1

Is it possible to get the last content of a wildcard?

Let's say I have a list of files:

foo-15.csv
foo-32.csv
foo-65.csv

etc.

Is it possible to access the wildcard content when using:

for file in foo-*.csv; do
    echo wildcard_content
done

So that it prints

 15
 32
 65

note: I don't want to use string manipulation with $file. The above is a mere example and the globular expression could be anything. Is it possible to access the wildcard content? Is the wildcard content stored in a bash-defined variable that I can call, or something like that?

kvantour
  • 25,269
  • 4
  • 47
  • 72
Argent
  • 33
  • 6
  • While you are asking for the information in asterisk, it is clear that you are interested in the filename without the extension (hence the duplicate). If you are really interested in the matching of wildcards, I suggest to rewrite the glob as a regex and use the `=~` test operator in combination with `BASH_REMATCH` – kvantour Sep 26 '19 at 10:21
  • @kvantour I am not interested in the duplicate you indicated. The filename part is just an example. And what is a "glob" ? – Argent Sep 26 '19 at 11:45
  • A globular expression is what you call a wildcard. It is different from a regular expression. So if I understand you correctly, if you have a file `foobar.5` which is matched with 'f*b?r.[0-9]' you would like to be able to know that `*` is matching `oo`, `?` is matching `a` and `[0-9]` is matching `2`? – kvantour Sep 26 '19 at 12:33
  • @kvantour Oh, ok, thanks. Yes, exactly. I was wondering if those values where stored somewhere, and accessible directly... I never saw that so I suppose it's impossible? – Argent Sep 26 '19 at 12:51
  • It is not impossible, it is just not straightforward. – kvantour Sep 26 '19 at 12:56
  • So your question is, is there an internal list from which `file` gets assigned on each iteration, which you can access? – tripleee Sep 26 '19 at 13:24
  • @tripleee Not using `file`. Is there an internal variable to which values are assigned each time I call `*`, and can I access it? – Argent Sep 26 '19 at 13:35
  • There is no "each time", the glob gets expanded before the loop starts executing, while the command is parsed. – tripleee Sep 26 '19 at 13:38

3 Answers3

3
#! /bin/bash

shopt -s nullglob

for file in *.csv; do
    echo "${file%.csv}"
done

You can remove the .csv part like above.

You can understand the working of % from the docs.

It states:

${parameter%word}
${parameter%%word}
The word is expanded to produce a pattern and matched according to the rules described below (see Pattern Matching). If the pattern matches a trailing portion of the expanded value of parameter, then the result of the expansion is the value of parameter with the shortest matching pattern (the ‘%’ case) or the longest matching pattern (the ‘%%’ case) deleted. If parameter is ‘@’ or ‘’, the pattern removal operation is applied to each positional parameter in turn, and the expansion is the resultant list. If parameter is an array variable subscripted with ‘@’ or ‘’, the pattern removal operation is applied to each member of the array in turn, and the expansion is the resultant list.
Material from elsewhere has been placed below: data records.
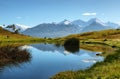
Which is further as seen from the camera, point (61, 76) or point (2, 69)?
point (2, 69)

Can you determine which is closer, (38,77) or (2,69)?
(38,77)

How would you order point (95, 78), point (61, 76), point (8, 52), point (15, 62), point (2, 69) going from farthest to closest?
point (8, 52), point (15, 62), point (2, 69), point (61, 76), point (95, 78)

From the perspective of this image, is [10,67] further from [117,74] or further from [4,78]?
[117,74]

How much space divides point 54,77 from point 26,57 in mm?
22132

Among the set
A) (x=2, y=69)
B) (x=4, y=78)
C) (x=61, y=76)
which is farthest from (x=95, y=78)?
(x=2, y=69)

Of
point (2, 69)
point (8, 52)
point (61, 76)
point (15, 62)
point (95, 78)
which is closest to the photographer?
point (95, 78)

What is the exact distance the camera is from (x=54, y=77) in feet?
106

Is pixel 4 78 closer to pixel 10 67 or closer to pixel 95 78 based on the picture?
pixel 10 67

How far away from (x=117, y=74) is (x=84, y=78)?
3056 millimetres

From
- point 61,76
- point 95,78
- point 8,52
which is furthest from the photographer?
point 8,52

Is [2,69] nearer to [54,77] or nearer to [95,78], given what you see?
[54,77]

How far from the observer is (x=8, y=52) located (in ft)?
169

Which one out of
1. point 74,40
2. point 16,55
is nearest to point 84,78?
point 16,55

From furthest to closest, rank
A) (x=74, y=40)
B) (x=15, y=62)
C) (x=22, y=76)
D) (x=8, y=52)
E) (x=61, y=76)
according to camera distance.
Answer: (x=74, y=40)
(x=8, y=52)
(x=15, y=62)
(x=22, y=76)
(x=61, y=76)
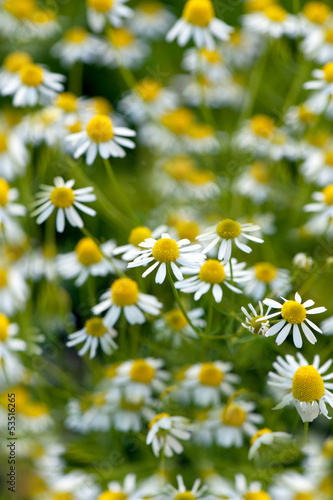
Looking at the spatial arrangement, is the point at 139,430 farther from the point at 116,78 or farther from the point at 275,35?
the point at 116,78

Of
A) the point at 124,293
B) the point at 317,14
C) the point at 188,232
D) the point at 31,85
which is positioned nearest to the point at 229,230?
the point at 124,293

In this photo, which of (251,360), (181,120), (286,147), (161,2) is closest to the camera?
(251,360)

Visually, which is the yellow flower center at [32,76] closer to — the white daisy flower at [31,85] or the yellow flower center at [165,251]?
the white daisy flower at [31,85]

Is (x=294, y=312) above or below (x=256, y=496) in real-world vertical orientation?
above

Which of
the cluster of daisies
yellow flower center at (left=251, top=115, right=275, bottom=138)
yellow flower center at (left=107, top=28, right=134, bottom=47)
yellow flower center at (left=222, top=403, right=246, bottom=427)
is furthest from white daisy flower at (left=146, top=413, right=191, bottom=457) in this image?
yellow flower center at (left=107, top=28, right=134, bottom=47)

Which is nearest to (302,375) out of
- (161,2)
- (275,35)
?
(275,35)

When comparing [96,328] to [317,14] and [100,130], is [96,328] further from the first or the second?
[317,14]
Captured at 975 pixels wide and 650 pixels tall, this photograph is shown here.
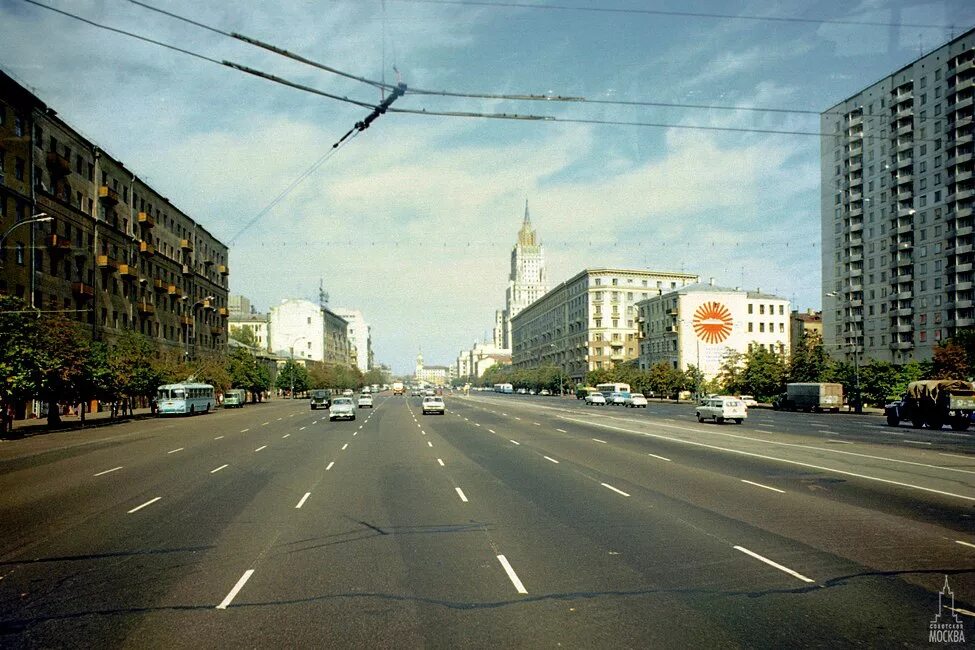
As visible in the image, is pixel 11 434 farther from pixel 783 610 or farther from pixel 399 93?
pixel 783 610

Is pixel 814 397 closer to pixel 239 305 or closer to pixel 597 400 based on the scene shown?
pixel 597 400

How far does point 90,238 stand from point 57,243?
7.56 meters

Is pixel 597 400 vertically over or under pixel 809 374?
under

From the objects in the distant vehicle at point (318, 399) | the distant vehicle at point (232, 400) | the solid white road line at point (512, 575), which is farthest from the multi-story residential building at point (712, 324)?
the solid white road line at point (512, 575)

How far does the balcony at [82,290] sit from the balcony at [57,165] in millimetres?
8310

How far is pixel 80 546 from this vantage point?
34.3ft

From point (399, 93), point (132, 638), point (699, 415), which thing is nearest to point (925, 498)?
point (399, 93)

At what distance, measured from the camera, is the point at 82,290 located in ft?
184

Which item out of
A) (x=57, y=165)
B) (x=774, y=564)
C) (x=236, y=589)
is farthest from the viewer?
(x=57, y=165)

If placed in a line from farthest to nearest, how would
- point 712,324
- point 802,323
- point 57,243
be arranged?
point 802,323, point 712,324, point 57,243

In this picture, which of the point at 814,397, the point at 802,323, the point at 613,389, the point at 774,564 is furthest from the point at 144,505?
the point at 802,323

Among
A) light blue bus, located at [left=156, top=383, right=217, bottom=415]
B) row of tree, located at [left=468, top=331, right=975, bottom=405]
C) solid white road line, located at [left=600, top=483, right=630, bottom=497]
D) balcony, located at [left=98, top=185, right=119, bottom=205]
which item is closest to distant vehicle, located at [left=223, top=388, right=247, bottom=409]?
light blue bus, located at [left=156, top=383, right=217, bottom=415]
@Sorin explained why to use shopt -s nullglob in comments. For further explanation, refer to the docs

tripleee
  • 175,061
  • 34
  • 275
  • 318
Mihir Luthra
  • 6,059
  • 3
  • 14
  • 39
  • Note: if the there is no *.csv file in the directory, you will end up listing all the files in that directory. Look into nullglob opt – Sorin Sep 26 '19 at 10:07
0

I believe what you are after is something which resembles BASH_REMATCH.
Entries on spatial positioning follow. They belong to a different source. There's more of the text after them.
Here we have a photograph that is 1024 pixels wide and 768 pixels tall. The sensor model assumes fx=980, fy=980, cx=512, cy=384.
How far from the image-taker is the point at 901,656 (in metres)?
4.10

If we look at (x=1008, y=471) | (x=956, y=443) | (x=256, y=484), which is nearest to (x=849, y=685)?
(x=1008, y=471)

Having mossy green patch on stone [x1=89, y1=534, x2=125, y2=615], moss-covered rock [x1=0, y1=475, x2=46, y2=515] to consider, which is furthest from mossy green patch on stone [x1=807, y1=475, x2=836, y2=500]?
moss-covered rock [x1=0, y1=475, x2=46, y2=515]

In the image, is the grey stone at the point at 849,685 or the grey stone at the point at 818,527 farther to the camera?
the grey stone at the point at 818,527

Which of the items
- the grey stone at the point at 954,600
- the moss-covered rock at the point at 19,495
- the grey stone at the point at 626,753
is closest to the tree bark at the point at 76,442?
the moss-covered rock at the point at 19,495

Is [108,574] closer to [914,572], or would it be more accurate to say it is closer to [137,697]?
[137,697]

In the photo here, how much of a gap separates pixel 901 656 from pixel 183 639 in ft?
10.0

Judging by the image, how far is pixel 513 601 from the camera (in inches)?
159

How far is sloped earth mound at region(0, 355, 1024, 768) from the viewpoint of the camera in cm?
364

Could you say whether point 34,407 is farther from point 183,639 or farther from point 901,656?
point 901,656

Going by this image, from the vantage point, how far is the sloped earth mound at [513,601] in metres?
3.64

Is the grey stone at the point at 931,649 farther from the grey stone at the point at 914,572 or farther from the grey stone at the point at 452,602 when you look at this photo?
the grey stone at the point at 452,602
An additional binary operator, =~, is available, with the same precedence as == and !=. When it is used, the string to the right of the operator is considered an extended regular expression and matched accordingly (as in regex(3)). The return value is 0 if the string matches the pattern, and 1 otherwise. If the regular expression is syntactical incorrect, the conditional expression's return value is 2. If the shell option nocasematch is enabled, the match is performed without regard to the case of alphabetic characters. Any part of the pattern may be quoted to force it to be matched as a string. Substrings matched by parenthesized subexpressions within the regular expression are saved in the array variable BASH_REMATCH. The element of BASH_REMATCH with index 0 is the portion of the string matching the entire regular expression. The element of BASH_REMATCH with index n is the portion of the string matching the nth parenthesized subexpression.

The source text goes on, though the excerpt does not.